I have a better program than i-tunes for the i-pod, it is called anapod, all you have to do is copy and paste the album/song into the ipod folder, you should download it, it is way easier than i-tunes,

Bobby.


----------



## Kacey (May 13, 2006)

I don't own an i-pod (or any other mp3 player) - so if you're retarded for not being able to load it, what does that make me?:idunno:


----------



## Swordlady (May 23, 2006)

<rant>

I HATE ITUNES!  :cuss: I replaced my PC's hard drive last night, which meant I had to reinstall all my software and move about 50 gigs of video files, mp3s, photos, games, etc.  Found out that you CAN'T import Itunes playlists from one PC to another - even if it's the same one with a new hard drive.  I had to buy a third-party software to save the playlists from my Ipod and to save myself from the headache of wiping the Ipod and starting from scratch again.
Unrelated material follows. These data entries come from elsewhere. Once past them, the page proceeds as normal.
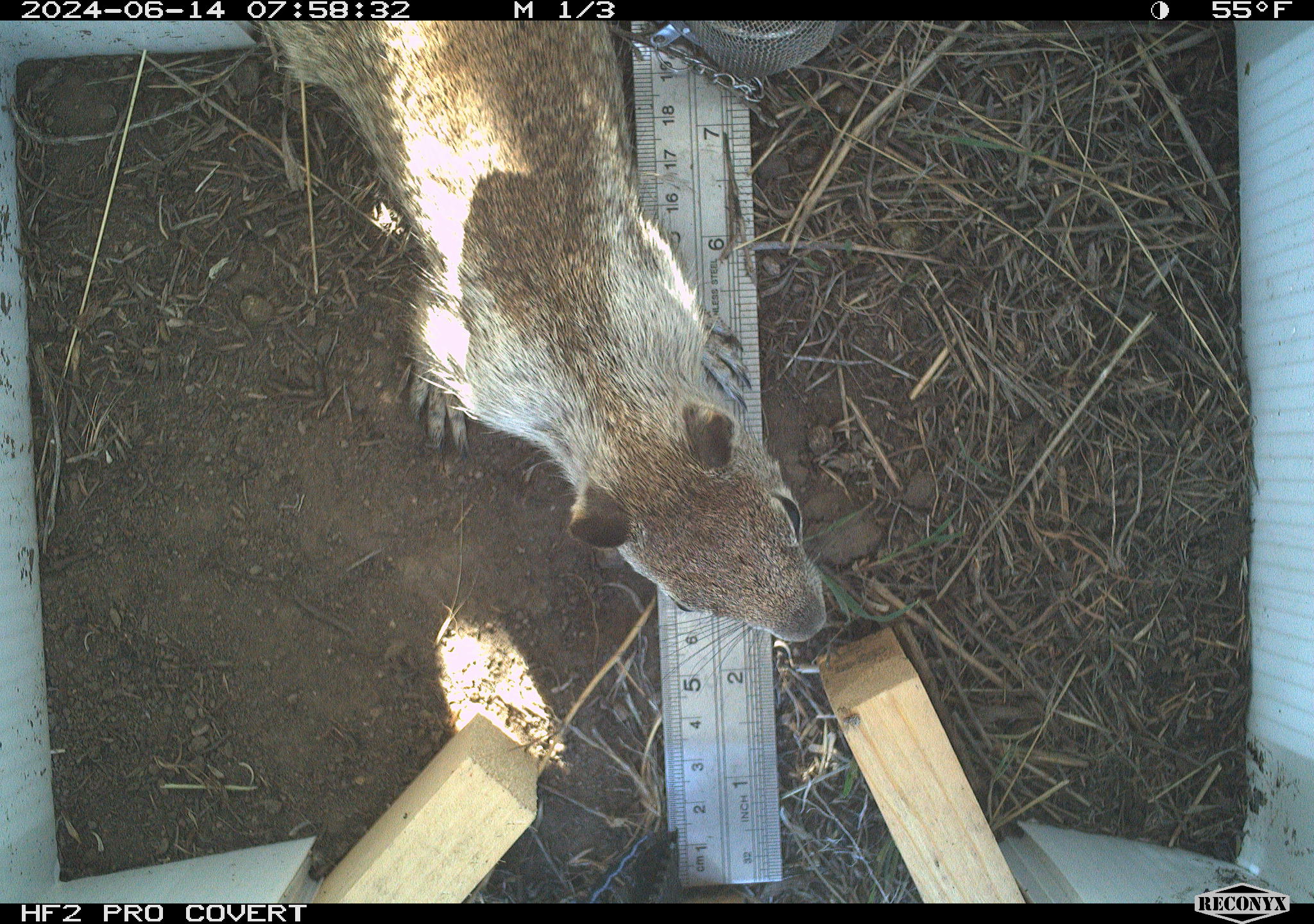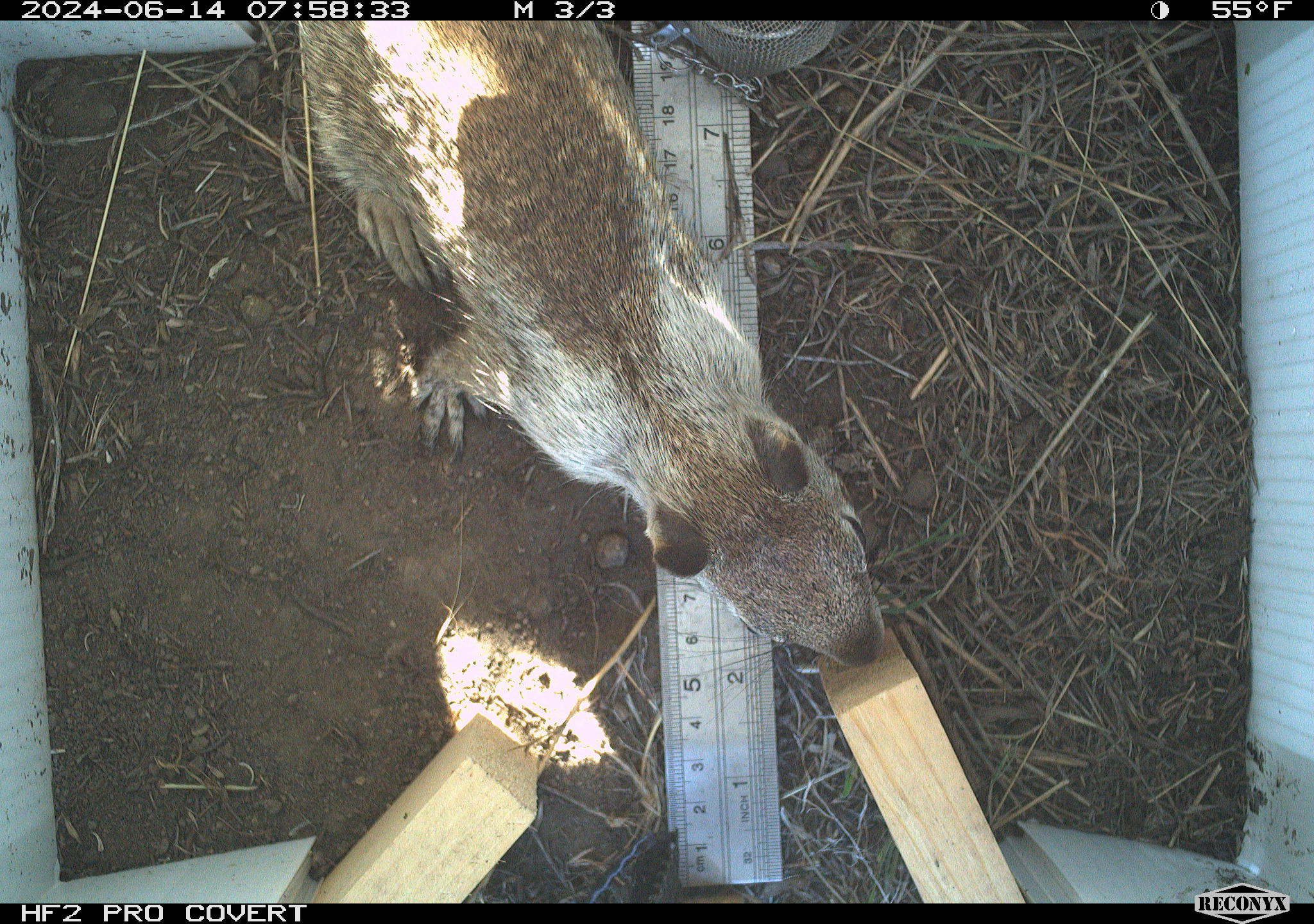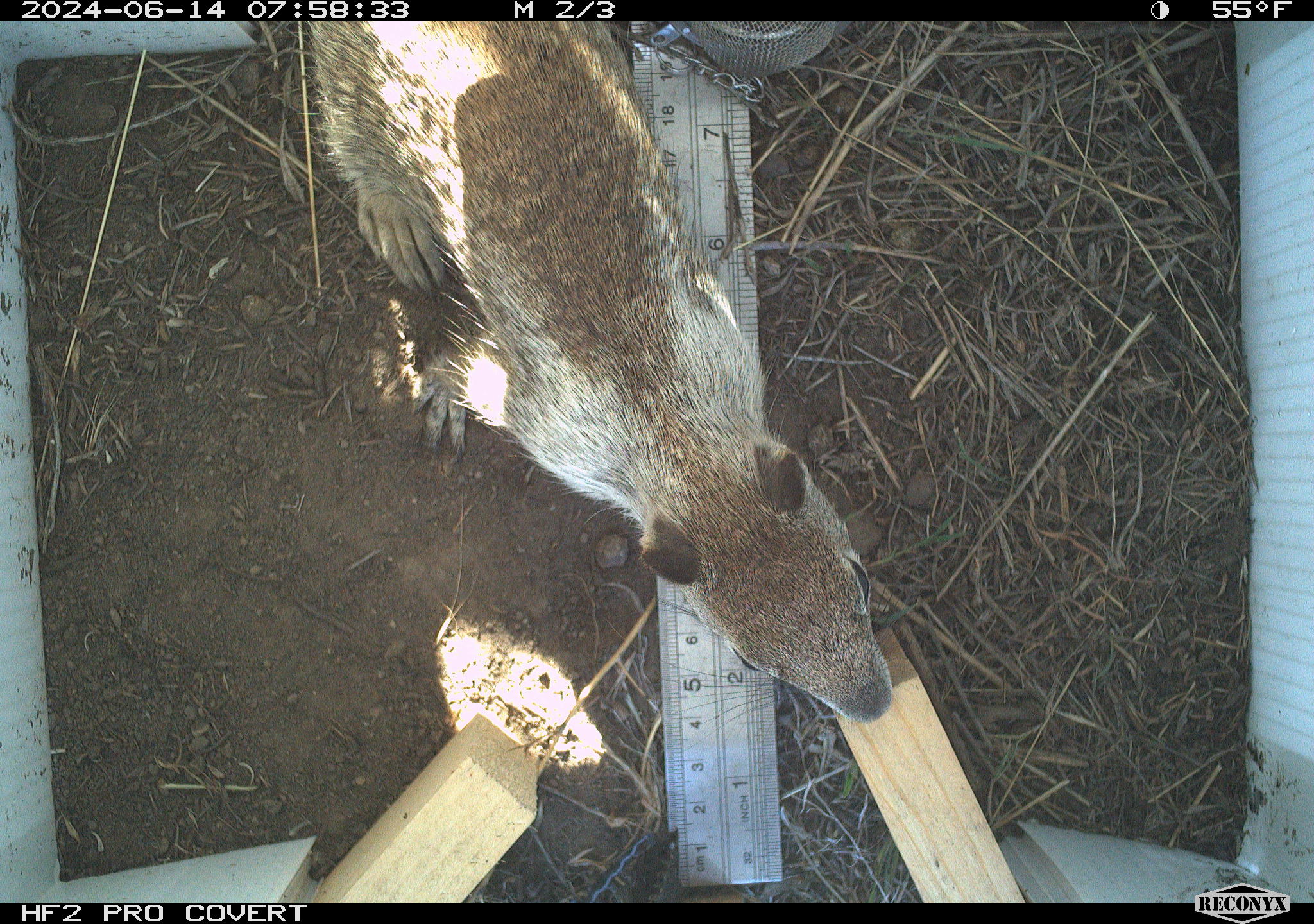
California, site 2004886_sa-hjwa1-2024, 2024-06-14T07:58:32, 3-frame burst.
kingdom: Animalia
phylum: Chordata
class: Mammalia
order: Rodentia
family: Sciuridae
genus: Otospermophilus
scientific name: Otospermophilus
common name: north american rock squirrels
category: otospermophilus species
Otospermophilus species (north american rock squirrels) (Otospermophilus).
I should've never sold my Creative Zen Micro...grr...

</rant>


----------



## fightingfat (May 23, 2006)

There's a way of doing that- http://discussions.apple.com/message.jspa?messageID=797432#797432

I've used this method a couple of times and it works fine!


----------



## Swordlady (May 23, 2006)

Forget Itunes.  I still managed to hose the playlists in my Ipod, and have to reload it from scratch anyway.    I just realized that I can use RealPlayer to upload music to my Ipod and sync it.  I wish I knew this before wasting $20 on that PodCopy software.


----------



## Aqua4ever (May 24, 2006)

sorry to throw this off topic. and it may seem small. and pointless.
But is it possible not to use 'retarded' as a common-word? I just know a lot of people who's lives are made miserable with the mis-use of the word, and I'd hate for anyone to be offended.
Please don't take offence, I don't mean to be difficult, just point it out
thanks
Aqua


----------



## fightingfat (May 25, 2006)

It's a good point actually!


----------